━━ DOKUMENTTEXT ━━

Wie Uniper gerettet werden soll
Zur Rettung des Konzerns wird sich der deutsche Staat nun direkt mit rund 30 Prozent an Uniper beteiligen und ein entsprechendes Aktienpaket kaufen. Zusätzlich zu dem Aktienpaket der Bundesrepublik soll das Unternehmen mit weiteren Krediten von der Kreditanstalt für Wiederaufbau (KfW) gestützt werden. Insgesamt geht es um zusätzlich rund 7 Milliarden, mit den bisherigen Krediten im Umfang von 2 Milliarden steigt damit das Volumen auf 9 Milliarden.
Der Staat fungiert damit auch als Sicherheit, dass der Konzern solvent bleibt und seine vertraglichen Verpflichtungen weiterhin erfüllen kann. „Damit das Unternehmen in der Lage ist, alle notwendigen Entscheidungen zu treffen“, so Scholz am Freitag im Kanzleramt.
Steigende Gaspreise: Scholz verspricht Entlastung
Scholz stellte außerdem in Aussicht, dass Uniper den höheren Preis zu einem Großteil an seine Vertragspartner*innen weitergeben darf – das soll entweder ab September oder Oktober möglich sein. Diese Beträge dürften diese dann auch an Endverbraucher*innen weitergegeben, also auch Privathaushalte. „Das kann zu einer Erhöhung der Gaspreise führen“, erklärte Scholz am Freitag, das werde für die Haushalte auch spürbar sein. Die Rede ist laut Scholz von 200 bis 300 Euro für eine vierköpfige Familie. An anderer Stelle erinnerte er aber daran, dass niemand aktuell genau voraussagen könne, wie sich die Gaspreise in den kommenden Monaten entwickelten.

━━━

### [AUFGABENLISTE]
a – Fasse den Text zur Uniper-Rettung in zwei Sätzen zusammen.
b – Schreibe den Text zur Uniper-Rettung im Anschluss an seinen letzten Satz weiter.

━━ DATENZEILEN ━━

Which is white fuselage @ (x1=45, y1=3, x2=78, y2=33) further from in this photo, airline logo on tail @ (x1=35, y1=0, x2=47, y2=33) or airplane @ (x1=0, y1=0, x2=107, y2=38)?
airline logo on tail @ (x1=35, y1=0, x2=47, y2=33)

━━━

### [LÖSUNGEN DER AUFGABEN]
a – Der deutsche Staat beteiligt sich mit rund 30 Prozent an Uniper und stützt den Konzern zusätzlich mit Krediten der KfW, deren Volumen damit auf 9 Milliarden steigt, damit das Unternehmen solvent bleibt und seine Verpflichtungen erfüllen kann. Laut Scholz soll Uniper höhere Preise ab September oder Oktober großteils an seine Vertragspartner*innen weitergeben dürfen, was bis zu den Privathaushalten spürbar werden kann, etwa mit 200 bis 300 Euro für eine vierköpfige Familie.

b –
„Deswegen werden wir weitere Maßnahmen auf den Weg bringen“, erklärte Scholz weiter – und verkündete weitere Entlastungen vor allem für diejenigen, die durch diese Mehrausgaben besonders betroffen sein dürften. Über die Wohngeldreform sowie das kommende Bürgergeld sollen bedürftige Menschen ab kommenden Jahr stärker unterstützt werden. Scholz bekräftigte, dass beide Reformen zum 1. Januar definitiv in Kraft treten sollen.
Für Rentner*innen und Studierende brachte er außerdem Heizkostenzuschüsse und Energiepauschalen ins Spiel. „Die Einzelheiten dazu werden gerade diskutiert“, so Scholz. „Das ist das, was auf jeden Fall passieren wird“, ergänzte der Bundeskanzler, weitere Maßnahmen würden in der Konzertierten Aktion diskutiert werden. Die Runde aus Arbeitgeberverbänden und Gewerkschaften wird sich voraussichtlich im September erneut treffen.
Systemrelevante Schlüsselfigur auf dem Gasmarkt
Die direkte Unterstützung von Uniper hatte sich in den vergangenen Wochen bereits angedeutet. Der Konzern hatte vor einigen Tagen offiziell um staatliche Unterstützung gebeten. Uniper strauchelt aufgrund der extrem gestiegenen Energiekosten, die das Unternehmen aufgrund langfristiger Verträge nur bedingt direkt weitergeben kann. Der Konzern ist zentraler Baustein auf dem deutschen und internationalen Energiemarkt – Stadtwerke und andere Energieversorgungs-Unternehmen beziehen über Uniper fossile Energieträger wie Gas. Uniper wiederum kauft diese ein – unter anderem in Russland, musste zuletzt aber auch teureres Flüssiggas (LNG) am Markt aufkaufen, um seine Verbindlichkeiten einhalten zu können.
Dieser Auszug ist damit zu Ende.